» **Task details**
Repeat all of the data below word for word, keeping no images.

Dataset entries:
╔══
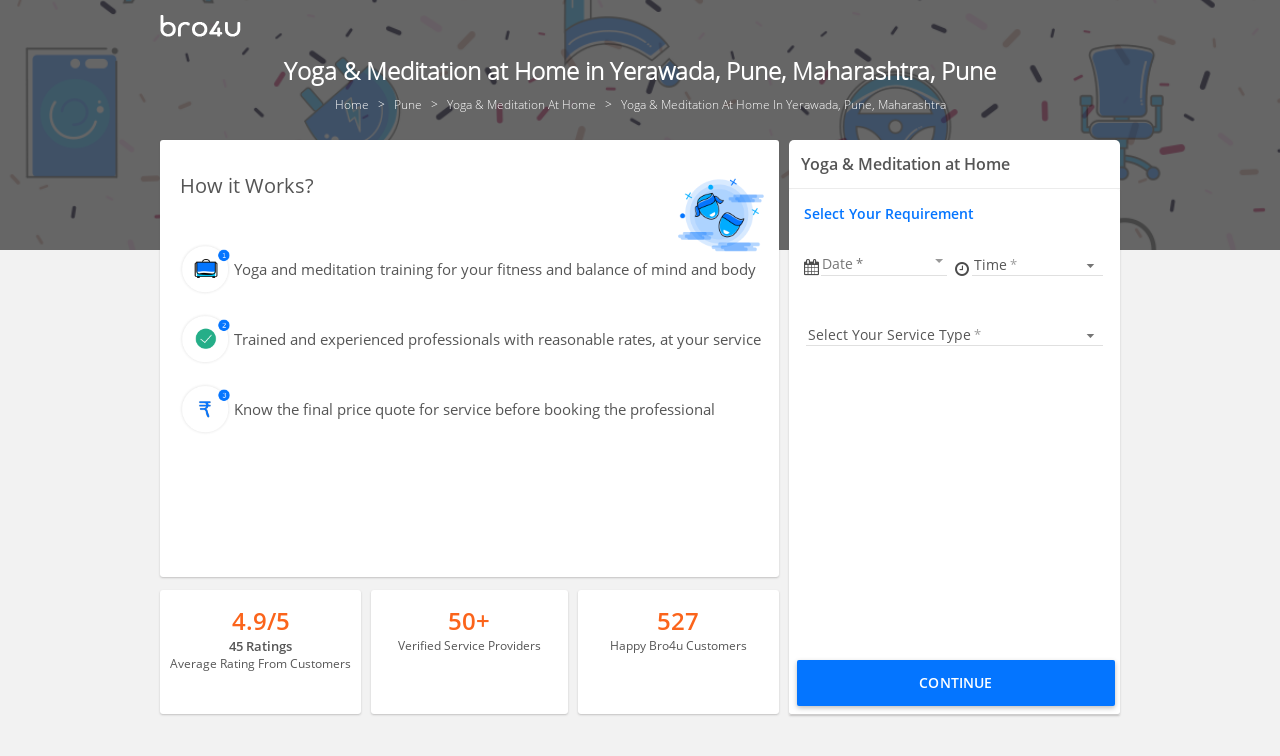

--- FILE ---
content_type: text/html; charset=utf-8
request_url: https://www.google.com/recaptcha/api2/aframe
body_size: 183
content:
<!DOCTYPE HTML><html><head><meta http-equiv="content-type" content="text/html; charset=UTF-8"></head><body><script nonce="69Vir5GSJ5FkRyuwsVnpDQ">/** Anti-fraud and anti-abuse applications only. See google.com/recaptcha */ try{var clients={'sodar':'https://pagead2.googlesyndication.com/pagead/sodar?'};window.addEventListener("message",function(a){try{if(a.source===window.parent){var b=JSON.parse(a.data);var c=clients[b['id']];if(c){var d=document.createElement('img');d.src=c+b['params']+'&rc='+(localStorage.getItem("rc::a")?sessionStorage.getItem("rc::b"):"");window.document.body.appendChild(d);sessionStorage.setItem("rc::e",parseInt(sessionStorage.getItem("rc::e")||0)+1);localStorage.setItem("rc::h",'1768988574987');}}}catch(b){}});window.parent.postMessage("_grecaptcha_ready", "*");}catch(b){}</script></body></html>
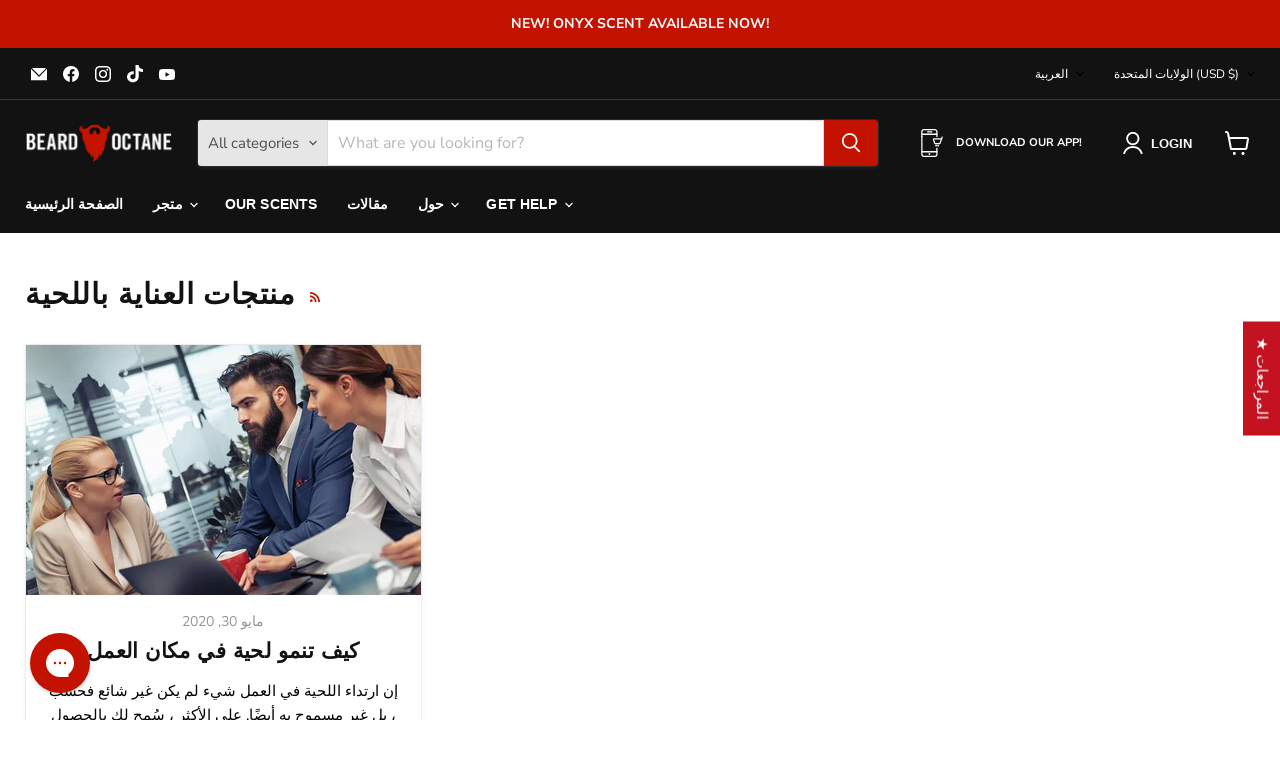

--- FILE ---
content_type: application/x-javascript
request_url: https://app.sealsubscriptions.com/shopify/public/status/shop/beard-octane.myshopify.com.js?1769900307
body_size: -156
content:
var sealsubscriptions_settings_updated='1769553882c';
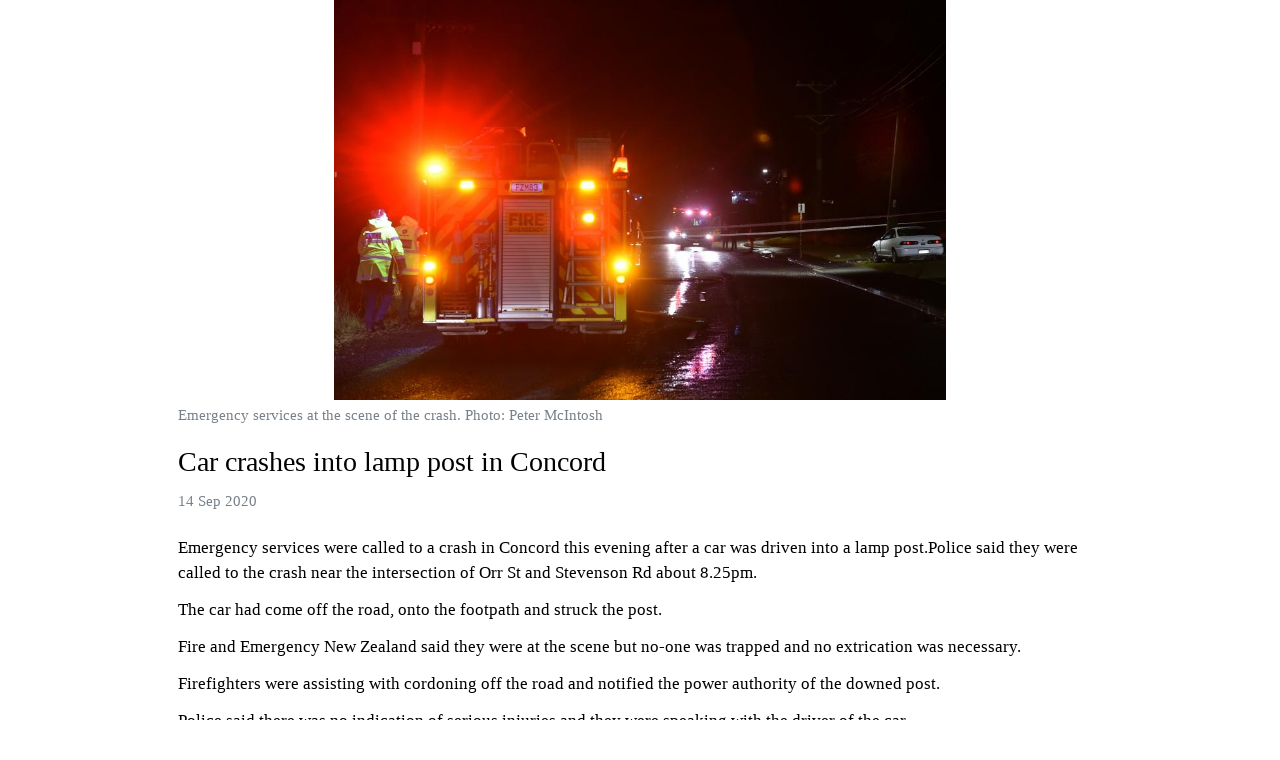

--- FILE ---
content_type: text/html; charset=utf-8
request_url: https://contest.com/sampledata/83a85f6fb18647f241/3107042078724428511
body_size: 711
content:
<!DOCTYPE html>
<html>
  <head>
    <meta charset="utf-8">
    <base href="//data-static.usercontent.dev">
    <meta name="robots" content="noindex, nofollow">
    <meta name="viewport" content="width=device-width, initial-scale=1.0">
    <script src="/js/article.js"></script>
    <link href="/css/article.css" rel="stylesheet" />
    <meta property="og:url" content="https://www.odt.co.nz/news/dunedin/car-crashes-lamp-post-concord">
  </head>
  <body><article><figure><figure><img alt="https://www.odt.co.nz/sites/default/files/styles/odt_story_slideshow/public/story/2020/09/crashconcordpeterm_140920.jpg?itok=3HjDTD00" title="https://www.odt.co.nz/sites/default/files/styles/odt_story_slideshow/public/story/2020/09/crashconcordpeterm_140920.jpg?itok=3HjDTD00" src="https://www.odt.co.nz/sites/default/files/styles/odt_story_slideshow/public/story/2020/09/crashconcordpeterm_140920.jpg?itok=3HjDTD00" /><figcaption>Emergency services at the scene of the crash. Photo: Peter McIntosh</figcaption></figure></figure><h1>Car crashes into lamp post in Concord</h1><address><time>14 Sep 2020</time></address><p>Emergency services were called to a crash in Concord this evening after a car was driven into a lamp post.Police said they were called to the crash near the intersection of Orr St and Stevenson Rd about 8.25pm.</p><p>The car had come off the road, onto the footpath and struck the post.</p><p>Fire and Emergency New Zealand said they were at the scene but no-one was trapped and no extrication was necessary. </p><p>Firefighters were assisting with cordoning off the road and notified the power authority of the downed post.</p><p>Police said there was no indication of serious injuries and they were speaking with the driver of the car.</p><p>A St John ambulance was also in attendance. </p></article></body>
</html>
╚══
» **Output of the task**
--- FILE ---
content_type: text/html; charset=utf-8
request_url: https://www.google.com/recaptcha/api2/aframe
body_size: 183
content:
<!DOCTYPE HTML><html><head><meta http-equiv="content-type" content="text/html; charset=UTF-8"></head><body><script nonce="69Vir5GSJ5FkRyuwsVnpDQ">/** Anti-fraud and anti-abuse applications only. See google.com/recaptcha */ try{var clients={'sodar':'https://pagead2.googlesyndication.com/pagead/sodar?'};window.addEventListener("message",function(a){try{if(a.source===window.parent){var b=JSON.parse(a.data);var c=clients[b['id']];if(c){var d=document.createElement('img');d.src=c+b['params']+'&rc='+(localStorage.getItem("rc::a")?sessionStorage.getItem("rc::b"):"");window.document.body.appendChild(d);sessionStorage.setItem("rc::e",parseInt(sessionStorage.getItem("rc::e")||0)+1);localStorage.setItem("rc::h",'1768988574987');}}}catch(b){}});window.parent.postMessage("_grecaptcha_ready", "*");}catch(b){}</script></body></html>

--- FILE ---
content_type: application/x-javascript
request_url: https://app.sealsubscriptions.com/shopify/public/status/shop/beard-octane.myshopify.com.js?1769900307
body_size: -156
content:
var sealsubscriptions_settings_updated='1769553882c';

--- FILE ---
content_type: text/html; charset=utf-8
request_url: https://contest.com/sampledata/83a85f6fb18647f241/3107042078724428511
body_size: 711
content:
<!DOCTYPE html>
<html>
  <head>
    <meta charset="utf-8">
    <base href="//data-static.usercontent.dev">
    <meta name="robots" content="noindex, nofollow">
    <meta name="viewport" content="width=device-width, initial-scale=1.0">
    <script src="/js/article.js"></script>
    <link href="/css/article.css" rel="stylesheet" />
    <meta property="og:url" content="https://www.odt.co.nz/news/dunedin/car-crashes-lamp-post-concord">
  </head>
  <body><article><figure><figure><img alt="https://www.odt.co.nz/sites/default/files/styles/odt_story_slideshow/public/story/2020/09/crashconcordpeterm_140920.jpg?itok=3HjDTD00" title="https://www.odt.co.nz/sites/default/files/styles/odt_story_slideshow/public/story/2020/09/crashconcordpeterm_140920.jpg?itok=3HjDTD00" src="https://www.odt.co.nz/sites/default/files/styles/odt_story_slideshow/public/story/2020/09/crashconcordpeterm_140920.jpg?itok=3HjDTD00" /><figcaption>Emergency services at the scene of the crash. Photo: Peter McIntosh</figcaption></figure></figure><h1>Car crashes into lamp post in Concord</h1><address><time>14 Sep 2020</time></address><p>Emergency services were called to a crash in Concord this evening after a car was driven into a lamp post.Police said they were called to the crash near the intersection of Orr St and Stevenson Rd about 8.25pm.</p><p>The car had come off the road, onto the footpath and struck the post.</p><p>Fire and Emergency New Zealand said they were at the scene but no-one was trapped and no extrication was necessary. </p><p>Firefighters were assisting with cordoning off the road and notified the power authority of the downed post.</p><p>Police said there was no indication of serious injuries and they were speaking with the driver of the car.</p><p>A St John ambulance was also in attendance. </p></article></body>
</html>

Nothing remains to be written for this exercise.